1. Perkembangan emosional
Salah satu alasan mengapa Anda tidak boleh berteriak pada anak adalah
karena itu bisa mempengaruhi perkembangan emosionalnya. Anak
membutuhkan dorongan positif, yang dapat membantunya percaya bahwa dia
bisa meraih kesuksesan dalam hidup. Ini juga akan memberi mereka
kesempatan untuk mengeksplorasi dan mencoba hal-hal baru. Berteriak
tidak akan membuatnya patuh kepada kata-kata Anda. Sebaliknya, dia akan
menjadi semakin nakal dan susah diatur.
2. Merasa tidak aman
Berteriak kepada anak bisa membuat mereka merasa takut dan tidak
aman. Ini bisa menjadi pengalaman yang menakutkan bagi anak. Alhasil,
anak akan selalu merasa tidak aman ketika Anda berada di dekatnya.
3. Menjadi pendengar yang buruk
Seseorang harus belajar menjadi pendengar yang baik. Ketika seorang
anak tumbuh dengan orang tua yang selalu berteriak kepadanya, dia juga
akan belajar hal yang sama. Pada akhirnya, dia pun akan menjadi seorang
pendengar yang buruk bagi orang lain.
4. Mempengaruhi kepercayaan diri
Rasa percaya diri seorang anak dibangun oleh orang tuanya. Dan
berteriak kepada anak akan membuatnya kehilangan rasa percaya dirinya.

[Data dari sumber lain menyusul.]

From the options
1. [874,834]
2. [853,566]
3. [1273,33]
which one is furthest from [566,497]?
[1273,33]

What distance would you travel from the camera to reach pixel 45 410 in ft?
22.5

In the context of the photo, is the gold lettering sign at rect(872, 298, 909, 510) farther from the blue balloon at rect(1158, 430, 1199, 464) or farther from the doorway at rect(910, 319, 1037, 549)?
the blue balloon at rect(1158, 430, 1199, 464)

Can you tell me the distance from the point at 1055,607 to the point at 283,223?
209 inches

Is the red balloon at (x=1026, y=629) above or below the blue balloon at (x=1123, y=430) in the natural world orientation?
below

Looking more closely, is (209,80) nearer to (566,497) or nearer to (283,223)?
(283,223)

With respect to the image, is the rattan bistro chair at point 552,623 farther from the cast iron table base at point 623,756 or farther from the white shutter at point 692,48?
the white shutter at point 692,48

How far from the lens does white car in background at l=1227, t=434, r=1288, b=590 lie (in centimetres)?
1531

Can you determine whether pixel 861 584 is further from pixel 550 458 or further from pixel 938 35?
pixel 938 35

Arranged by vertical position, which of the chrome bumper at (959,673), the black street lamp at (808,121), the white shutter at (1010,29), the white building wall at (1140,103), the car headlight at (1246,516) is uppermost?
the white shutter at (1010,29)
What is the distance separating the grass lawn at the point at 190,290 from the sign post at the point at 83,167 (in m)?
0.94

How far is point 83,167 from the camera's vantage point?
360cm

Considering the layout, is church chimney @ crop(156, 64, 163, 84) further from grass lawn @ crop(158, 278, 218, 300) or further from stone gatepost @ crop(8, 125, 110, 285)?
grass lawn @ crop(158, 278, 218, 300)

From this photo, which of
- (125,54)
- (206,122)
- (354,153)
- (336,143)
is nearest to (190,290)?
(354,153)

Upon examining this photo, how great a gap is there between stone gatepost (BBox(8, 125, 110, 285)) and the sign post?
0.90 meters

Akhirnya, anak pun tidak berani melakukan apa pun, tanpa terlebih dulu
meminta persetujuan orang tua mereka. Dalam hal ini, harga diri anak
juga dipertaruhkan.
5. Masalah perilaku anak
Sering berteriak di depan anak juga bisa mempengaruhi perilaku
mereka. Anak-anak pun akhirnya menjadi mudah marah dan sering bersikap
bandel di sekitar teman-teman mereka. Mereka juga menjadi sangat susah
diatur dan sering melawan jika dinasihati.
Inilah lima alasan kenapa orang tua dilarang berteriak pada anak.
Berikan anak kebebasan, tetapi Anda sebagai orang tua tetap harus
memberi arah yang tepat bila mereka mulai tampak melenceng.